Consegna A
Stabilisci se le affermazioni seguenti concordano con il brano su Bergson e i santi. Rispondi a ciascuna con sì o no e cita tra virgolette le parole del brano che lo decidono. (i) Bergson era un filosofo ebreo. (ii) Bergson parlava dei santi come mistico. (iii) Ai santi bastava vivere.

E come diceva anche Bergson, un grande filosofo ebreo che aveva compreso molto del cristianesimo, forse più di molti altri cristiani, e che parlava proprio del mistero del cristianesimo, era affascinato dai santi, in particolare dai santi mistici del cristianesimo. Egli arrivò al punto di affermare che i santi del cristianesimo facevano parte, nella storia dell’umanità, di coloro che avevano compiuto al meglio la vocazione di qualsiasi uomo e donna, perché erano andati fino in fondo all’amore. Ne parlava come filosofo, e non come mistico, in modo molto concreto, dicendo: ebbene, l’ingiunzione di Cristo ad amare anche il proprio nemico è qualcosa di talmente contrario al funzionamento naturale di un uomo, nonché di tutte le società umane nella storia, che il Vangelo e il Cristianesimo hanno consentito all’uomo di raggiungere la riva dell’amore assoluto, una riva che non sarebbe mai stato raggiungibile al di là di questa realtà e di questo mondo. Ebbene, Bergson conclude uno dei suoi testi di meditazione o di riflessione proprio sui santi del cristianesimo dicendo che la loro stessa vita parla della grandezza del cristianesimo. Non c’è bisogno che facciano grandi discorsi, non discorsi come quelli che sto facendo io; io, invece, ho bisogno di parlare per poter fare un discorso su Dio, mentre a loro bastava vivere, la loro stessa vita è un appello, un’esortazione. La vita di un santo è qualcosa che ci parla, ci attira, ci sorprende. Quindi non servono grandi trattati teologici per parlare di Dio; loro hanno vissuto l’amore. E qui torniamo anche al punto che citavo poc’anzi, verso la fine della mia risposta alla prima domanda.

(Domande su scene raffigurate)
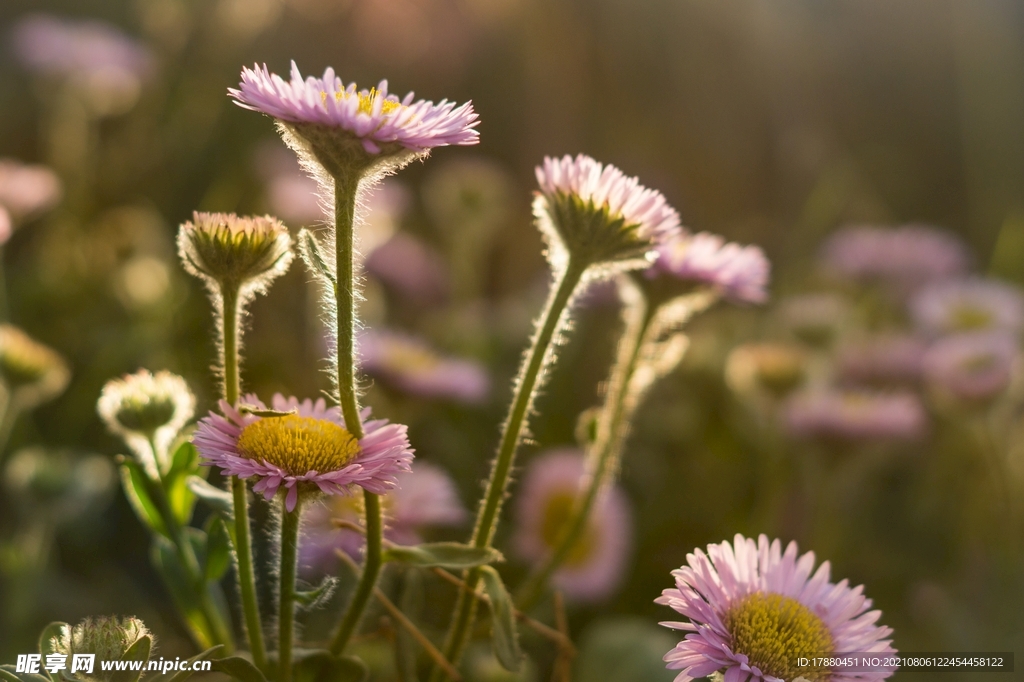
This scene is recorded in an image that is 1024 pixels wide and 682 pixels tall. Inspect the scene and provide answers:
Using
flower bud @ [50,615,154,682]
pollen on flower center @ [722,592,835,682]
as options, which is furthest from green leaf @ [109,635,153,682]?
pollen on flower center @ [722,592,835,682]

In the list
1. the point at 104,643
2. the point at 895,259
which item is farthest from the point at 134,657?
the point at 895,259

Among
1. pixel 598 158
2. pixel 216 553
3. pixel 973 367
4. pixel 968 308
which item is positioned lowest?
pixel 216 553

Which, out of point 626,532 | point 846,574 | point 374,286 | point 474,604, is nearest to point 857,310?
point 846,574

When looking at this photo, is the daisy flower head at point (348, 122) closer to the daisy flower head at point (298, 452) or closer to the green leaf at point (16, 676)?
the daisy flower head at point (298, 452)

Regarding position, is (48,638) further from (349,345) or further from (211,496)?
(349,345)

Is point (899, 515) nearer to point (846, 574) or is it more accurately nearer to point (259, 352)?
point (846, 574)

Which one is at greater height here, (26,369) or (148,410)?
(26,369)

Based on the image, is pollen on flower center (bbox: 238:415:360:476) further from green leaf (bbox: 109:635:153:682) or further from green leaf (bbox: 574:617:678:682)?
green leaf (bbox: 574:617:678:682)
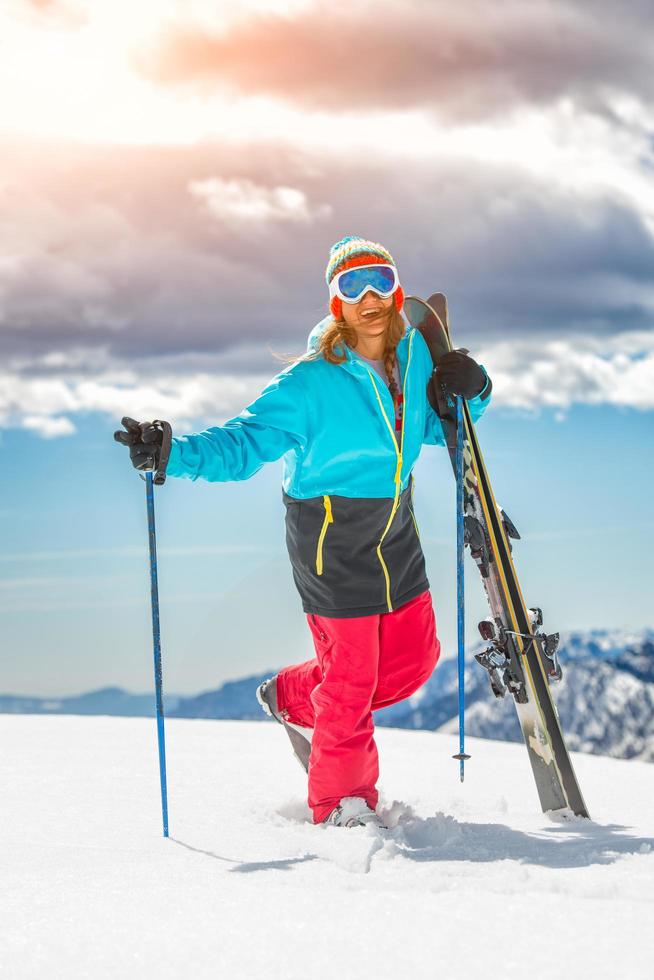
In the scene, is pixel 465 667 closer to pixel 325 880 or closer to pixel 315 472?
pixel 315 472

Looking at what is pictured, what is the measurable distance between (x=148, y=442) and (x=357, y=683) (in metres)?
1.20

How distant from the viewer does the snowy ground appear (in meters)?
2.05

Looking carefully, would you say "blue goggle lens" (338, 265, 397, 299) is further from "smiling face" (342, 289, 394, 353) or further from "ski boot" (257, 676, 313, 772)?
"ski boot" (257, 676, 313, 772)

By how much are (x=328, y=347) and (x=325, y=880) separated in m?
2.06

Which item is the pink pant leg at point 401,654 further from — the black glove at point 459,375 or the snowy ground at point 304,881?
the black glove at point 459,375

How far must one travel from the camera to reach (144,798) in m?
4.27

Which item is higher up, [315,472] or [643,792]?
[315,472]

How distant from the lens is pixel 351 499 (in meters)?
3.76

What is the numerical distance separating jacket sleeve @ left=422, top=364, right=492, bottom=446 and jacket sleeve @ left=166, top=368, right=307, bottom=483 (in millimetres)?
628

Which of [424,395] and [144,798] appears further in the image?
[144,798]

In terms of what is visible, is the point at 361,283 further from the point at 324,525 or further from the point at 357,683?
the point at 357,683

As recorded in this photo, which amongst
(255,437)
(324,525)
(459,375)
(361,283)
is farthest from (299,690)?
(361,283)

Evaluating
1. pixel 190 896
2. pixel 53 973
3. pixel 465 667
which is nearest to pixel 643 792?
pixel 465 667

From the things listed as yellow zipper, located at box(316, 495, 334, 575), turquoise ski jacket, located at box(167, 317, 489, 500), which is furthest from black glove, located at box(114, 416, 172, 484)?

Consegna B
Ricopia i record senza modifiche, partendo dalla riga che contiene "Which of [424,395]" e arrivando alla fine dei record, con entrambi gli estremi inclusi.

Risposta corretta A
(i) Sì: "un grande filosofo ebreo"
(ii) No: "Ne parlava come filosofo, e non come mistico"
(iii) Sì: "mentre a loro bastava vivere"

Risposta corretta B
Which of [424,395] and [144,798] appears further in the image?
[144,798]

In terms of what is visible, is the point at 361,283 further from the point at 324,525 or further from the point at 357,683?
the point at 357,683

As recorded in this photo, which amongst
(255,437)
(324,525)
(459,375)
(361,283)
is farthest from (299,690)?
(361,283)

Evaluating
1. pixel 190 896
2. pixel 53 973
3. pixel 465 667
which is nearest to pixel 643 792?
pixel 465 667

From the things listed as yellow zipper, located at box(316, 495, 334, 575), turquoise ski jacket, located at box(167, 317, 489, 500), which is furthest from black glove, located at box(114, 416, 172, 484)?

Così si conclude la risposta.